### PROBLEM TO WORK ON
Can you reproduce every one of the following lines word for word, leaving out the pictures?

== DATASET RECORDS ==

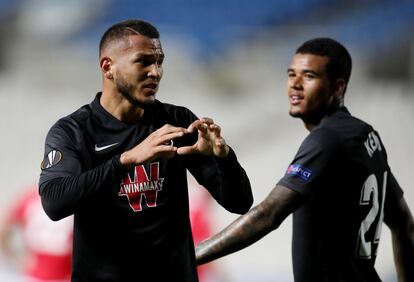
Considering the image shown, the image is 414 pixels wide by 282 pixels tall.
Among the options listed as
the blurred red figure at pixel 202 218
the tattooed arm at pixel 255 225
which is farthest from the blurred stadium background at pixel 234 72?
the tattooed arm at pixel 255 225

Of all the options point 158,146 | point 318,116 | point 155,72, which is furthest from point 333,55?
point 158,146

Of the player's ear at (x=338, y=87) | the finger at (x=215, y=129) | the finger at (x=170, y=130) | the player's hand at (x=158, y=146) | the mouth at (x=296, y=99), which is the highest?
the player's ear at (x=338, y=87)

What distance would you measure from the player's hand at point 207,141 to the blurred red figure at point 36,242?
2087mm

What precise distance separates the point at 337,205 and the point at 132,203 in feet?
2.29

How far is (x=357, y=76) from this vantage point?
18.2 ft

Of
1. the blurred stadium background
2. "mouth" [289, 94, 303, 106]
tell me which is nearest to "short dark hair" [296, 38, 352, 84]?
"mouth" [289, 94, 303, 106]

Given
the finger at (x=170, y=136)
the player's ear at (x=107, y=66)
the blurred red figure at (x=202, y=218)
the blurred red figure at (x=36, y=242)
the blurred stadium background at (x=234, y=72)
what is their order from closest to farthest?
1. the finger at (x=170, y=136)
2. the player's ear at (x=107, y=66)
3. the blurred red figure at (x=36, y=242)
4. the blurred red figure at (x=202, y=218)
5. the blurred stadium background at (x=234, y=72)

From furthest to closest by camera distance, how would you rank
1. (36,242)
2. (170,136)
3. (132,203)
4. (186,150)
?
(36,242) → (132,203) → (186,150) → (170,136)

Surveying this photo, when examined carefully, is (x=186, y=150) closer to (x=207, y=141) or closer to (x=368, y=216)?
(x=207, y=141)

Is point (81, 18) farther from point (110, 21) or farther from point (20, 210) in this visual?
point (20, 210)

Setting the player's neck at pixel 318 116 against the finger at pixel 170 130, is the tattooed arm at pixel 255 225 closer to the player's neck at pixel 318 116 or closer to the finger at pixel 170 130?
the player's neck at pixel 318 116

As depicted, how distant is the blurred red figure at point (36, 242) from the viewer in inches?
171

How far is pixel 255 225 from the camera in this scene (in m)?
2.83

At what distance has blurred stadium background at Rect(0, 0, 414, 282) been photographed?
533 cm
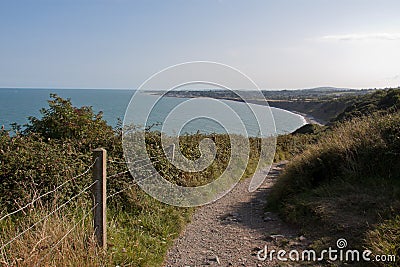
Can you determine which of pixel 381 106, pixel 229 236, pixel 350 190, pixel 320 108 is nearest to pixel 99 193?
pixel 229 236

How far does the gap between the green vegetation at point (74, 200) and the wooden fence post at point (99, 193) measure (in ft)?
0.34

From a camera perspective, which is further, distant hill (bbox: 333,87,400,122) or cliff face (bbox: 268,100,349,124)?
cliff face (bbox: 268,100,349,124)

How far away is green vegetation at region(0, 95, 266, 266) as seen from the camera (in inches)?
145

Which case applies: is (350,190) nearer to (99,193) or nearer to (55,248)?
(99,193)

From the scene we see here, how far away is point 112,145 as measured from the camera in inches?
298

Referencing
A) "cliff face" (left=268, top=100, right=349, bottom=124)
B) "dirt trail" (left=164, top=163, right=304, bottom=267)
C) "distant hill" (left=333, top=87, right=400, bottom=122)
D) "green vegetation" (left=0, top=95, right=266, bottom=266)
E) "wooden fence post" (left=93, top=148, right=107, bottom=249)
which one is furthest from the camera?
"cliff face" (left=268, top=100, right=349, bottom=124)

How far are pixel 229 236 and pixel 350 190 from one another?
242 cm

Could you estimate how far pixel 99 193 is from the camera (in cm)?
399

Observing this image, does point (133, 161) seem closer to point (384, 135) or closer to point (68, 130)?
point (68, 130)

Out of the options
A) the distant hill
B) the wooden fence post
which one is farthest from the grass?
the distant hill

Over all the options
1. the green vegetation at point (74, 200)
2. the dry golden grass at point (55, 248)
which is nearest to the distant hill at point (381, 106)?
the green vegetation at point (74, 200)

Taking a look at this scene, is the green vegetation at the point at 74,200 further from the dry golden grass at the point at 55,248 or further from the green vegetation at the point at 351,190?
the green vegetation at the point at 351,190

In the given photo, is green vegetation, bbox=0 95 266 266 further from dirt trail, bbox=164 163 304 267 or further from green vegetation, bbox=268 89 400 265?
green vegetation, bbox=268 89 400 265

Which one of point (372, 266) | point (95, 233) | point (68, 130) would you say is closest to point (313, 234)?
point (372, 266)
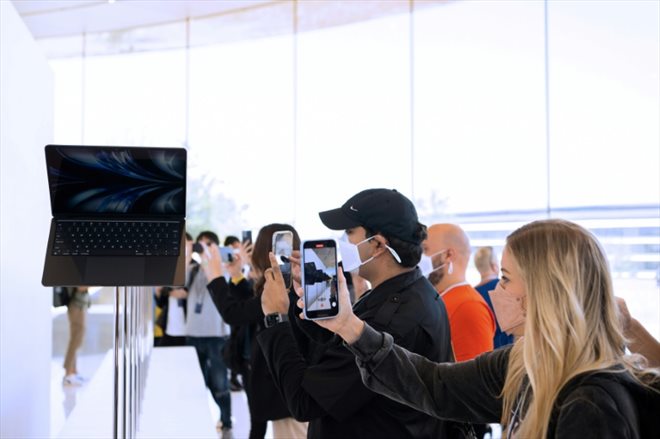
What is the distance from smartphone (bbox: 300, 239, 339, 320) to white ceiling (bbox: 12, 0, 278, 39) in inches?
309

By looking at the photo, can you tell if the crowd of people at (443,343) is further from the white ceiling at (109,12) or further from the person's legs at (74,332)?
Answer: the white ceiling at (109,12)

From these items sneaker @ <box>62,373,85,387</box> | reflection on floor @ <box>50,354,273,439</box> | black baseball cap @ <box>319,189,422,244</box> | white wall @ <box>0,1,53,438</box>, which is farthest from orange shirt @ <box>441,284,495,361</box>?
sneaker @ <box>62,373,85,387</box>

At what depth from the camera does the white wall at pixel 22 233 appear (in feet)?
7.59

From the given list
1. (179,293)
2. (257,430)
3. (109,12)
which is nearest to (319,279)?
(257,430)

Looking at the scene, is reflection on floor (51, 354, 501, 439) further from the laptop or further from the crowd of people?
the laptop

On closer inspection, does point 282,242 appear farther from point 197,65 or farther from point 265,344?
point 197,65

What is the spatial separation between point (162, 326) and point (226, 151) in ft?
9.39

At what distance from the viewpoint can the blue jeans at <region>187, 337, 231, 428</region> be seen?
5.19 meters

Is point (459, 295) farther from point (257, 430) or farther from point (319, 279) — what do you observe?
point (319, 279)

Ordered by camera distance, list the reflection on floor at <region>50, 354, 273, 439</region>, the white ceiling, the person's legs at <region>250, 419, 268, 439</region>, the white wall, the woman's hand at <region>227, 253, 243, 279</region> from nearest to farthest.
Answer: the white wall
the person's legs at <region>250, 419, 268, 439</region>
the woman's hand at <region>227, 253, 243, 279</region>
the reflection on floor at <region>50, 354, 273, 439</region>
the white ceiling

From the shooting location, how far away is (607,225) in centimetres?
574

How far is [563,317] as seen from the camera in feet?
3.68

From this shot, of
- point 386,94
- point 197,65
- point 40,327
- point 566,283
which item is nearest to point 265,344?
point 566,283

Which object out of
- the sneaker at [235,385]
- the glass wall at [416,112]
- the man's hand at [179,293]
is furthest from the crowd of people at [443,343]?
the sneaker at [235,385]
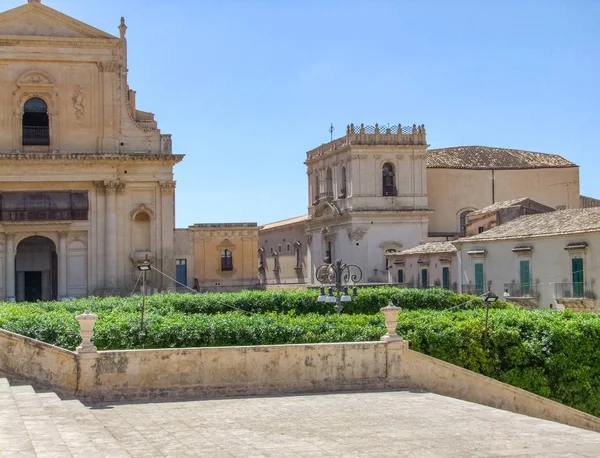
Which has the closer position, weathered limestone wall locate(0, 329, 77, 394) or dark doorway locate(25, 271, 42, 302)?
weathered limestone wall locate(0, 329, 77, 394)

===

### RESULT OF THIS TASK
Considering the image shown, the image is 414 pixels wide by 282 pixels tall.
Among the options listed as
the blurred red figure at pixel 202 218
the tattooed arm at pixel 255 225
which is farthest from the blurred stadium background at pixel 234 72?
the tattooed arm at pixel 255 225

Of all the options point 158,146 | point 318,116 | point 155,72, which is furthest from point 333,55?
point 158,146

Of the player's ear at (x=338, y=87) | the finger at (x=215, y=129) | the finger at (x=170, y=130) | the player's hand at (x=158, y=146) | the mouth at (x=296, y=99), which is the highest?
the player's ear at (x=338, y=87)

What distance would you measure from the player's hand at point 207,141 to the blurred red figure at point 36,242?
2087mm

What precise distance separates the point at 337,205 and the point at 132,203 in feet?
2.29

How far is (x=357, y=76) from this vantage point?
18.2 ft

Of
1. the blurred stadium background
2. "mouth" [289, 94, 303, 106]
tell me which is nearest to "short dark hair" [296, 38, 352, 84]?
"mouth" [289, 94, 303, 106]

Given
the finger at (x=170, y=136)
the player's ear at (x=107, y=66)
the blurred red figure at (x=202, y=218)
the blurred red figure at (x=36, y=242)
the blurred stadium background at (x=234, y=72)
what is their order from closest to farthest?
1. the finger at (x=170, y=136)
2. the player's ear at (x=107, y=66)
3. the blurred red figure at (x=36, y=242)
4. the blurred red figure at (x=202, y=218)
5. the blurred stadium background at (x=234, y=72)

From furthest to closest by camera distance, how would you rank
1. (36,242)
2. (170,136)
3. (132,203)
4. (186,150)
?
(36,242) → (132,203) → (186,150) → (170,136)

Surveying this photo, when examined carefully, is (x=186, y=150) closer to (x=207, y=141) or closer to (x=368, y=216)?
(x=207, y=141)

Is point (81, 18) farther from point (110, 21) or farther from point (20, 210) in this visual?
point (20, 210)

Setting the player's neck at pixel 318 116 against the finger at pixel 170 130, is the tattooed arm at pixel 255 225 closer to the player's neck at pixel 318 116 or closer to the finger at pixel 170 130?
the player's neck at pixel 318 116

As depicted, how distant is the blurred red figure at point (36, 242) from the viewer in inches?
171

How far is pixel 255 225 from the camera in this scene (in m)?
2.83

At what distance has blurred stadium background at Rect(0, 0, 414, 282) been photographed?
533 cm
Can you determine which of pixel 381 106, pixel 229 236, pixel 350 190, pixel 320 108 is nearest to pixel 99 193?
pixel 229 236

How far does the gap between the green vegetation at point (74, 200) and the wooden fence post at point (99, 193) measure (in ft)?
0.34

From a camera perspective, which is further, distant hill (bbox: 333,87,400,122) or cliff face (bbox: 268,100,349,124)?
cliff face (bbox: 268,100,349,124)

How far away is green vegetation at region(0, 95, 266, 266) as seen from the camera (in inches)?
145

Which case applies: is (350,190) nearer to (99,193) or nearer to (55,248)?
(99,193)

From the scene we see here, how far away is point 112,145 as measured from the camera in inches?
298

Referencing
A) "cliff face" (left=268, top=100, right=349, bottom=124)
B) "dirt trail" (left=164, top=163, right=304, bottom=267)
C) "distant hill" (left=333, top=87, right=400, bottom=122)
D) "green vegetation" (left=0, top=95, right=266, bottom=266)
E) "wooden fence post" (left=93, top=148, right=107, bottom=249)
which one is furthest from the camera?
"cliff face" (left=268, top=100, right=349, bottom=124)

How far are pixel 229 236 and pixel 350 190 from one another?
242 cm

Could you estimate how far pixel 99 193 is from the camera (in cm)?
399

Observing this image, does point (133, 161) seem closer to point (384, 135) or closer to point (68, 130)?
point (68, 130)

Out of the options
A) the distant hill
B) the wooden fence post
which one is farthest from the grass?
the distant hill

Over all the options
1. the green vegetation at point (74, 200)
2. the dry golden grass at point (55, 248)
which is nearest to the distant hill at point (381, 106)?
the green vegetation at point (74, 200)

Taking a look at this scene, is the green vegetation at the point at 74,200 further from the dry golden grass at the point at 55,248 or further from the green vegetation at the point at 351,190?
the green vegetation at the point at 351,190

In the given photo, is green vegetation, bbox=0 95 266 266 further from dirt trail, bbox=164 163 304 267 or further from green vegetation, bbox=268 89 400 265?
green vegetation, bbox=268 89 400 265

Which one of point (372, 266) | point (95, 233) | point (68, 130) would you say is closest to point (313, 234)?
point (372, 266)
What is the distance from smartphone (bbox: 300, 239, 339, 320) to white ceiling (bbox: 12, 0, 278, 39) in inches?
309

By looking at the photo, can you tell if the crowd of people at (443,343) is further from the white ceiling at (109,12) or further from the person's legs at (74,332)?
Answer: the white ceiling at (109,12)

From these items sneaker @ <box>62,373,85,387</box> | reflection on floor @ <box>50,354,273,439</box> | black baseball cap @ <box>319,189,422,244</box> | white wall @ <box>0,1,53,438</box>, which is farthest from orange shirt @ <box>441,284,495,361</box>?
sneaker @ <box>62,373,85,387</box>

At what depth from the camera does the white wall at pixel 22 233 appear (in feet)?
7.59

From the given list
1. (179,293)
2. (257,430)
3. (109,12)
which is nearest to (319,279)?
(257,430)

Looking at the scene, is reflection on floor (51, 354, 501, 439) further from the laptop or further from the crowd of people?
the laptop

On closer inspection, does point 282,242 appear farther from point 197,65 or farther from point 265,344?
point 197,65

What is the spatial separation between point (162, 326) and point (226, 151) in ft?
9.39

At what distance from the viewpoint can the blue jeans at <region>187, 337, 231, 428</region> be seen?
5.19 meters

Is point (459, 295) farther from point (257, 430) or farther from point (319, 279) — what do you observe?
point (319, 279)

Ordered by camera distance, list the reflection on floor at <region>50, 354, 273, 439</region>, the white ceiling, the person's legs at <region>250, 419, 268, 439</region>, the white wall, the woman's hand at <region>227, 253, 243, 279</region> from nearest to farthest.
Answer: the white wall
the person's legs at <region>250, 419, 268, 439</region>
the woman's hand at <region>227, 253, 243, 279</region>
the reflection on floor at <region>50, 354, 273, 439</region>
the white ceiling

From the shooting location, how far away is (607,225) in centimetres?
574

How far is [563,317] as seen from the camera in feet?
3.68

From this shot, of
- point 386,94
- point 197,65
- point 40,327
- point 566,283
which item is nearest to point 265,344?
point 566,283

Which object out of
- the sneaker at [235,385]
- the glass wall at [416,112]
- the man's hand at [179,293]
is furthest from the crowd of people at [443,343]?
the sneaker at [235,385]
Which has the closer position, weathered limestone wall locate(0, 329, 77, 394) or dark doorway locate(25, 271, 42, 302)?
weathered limestone wall locate(0, 329, 77, 394)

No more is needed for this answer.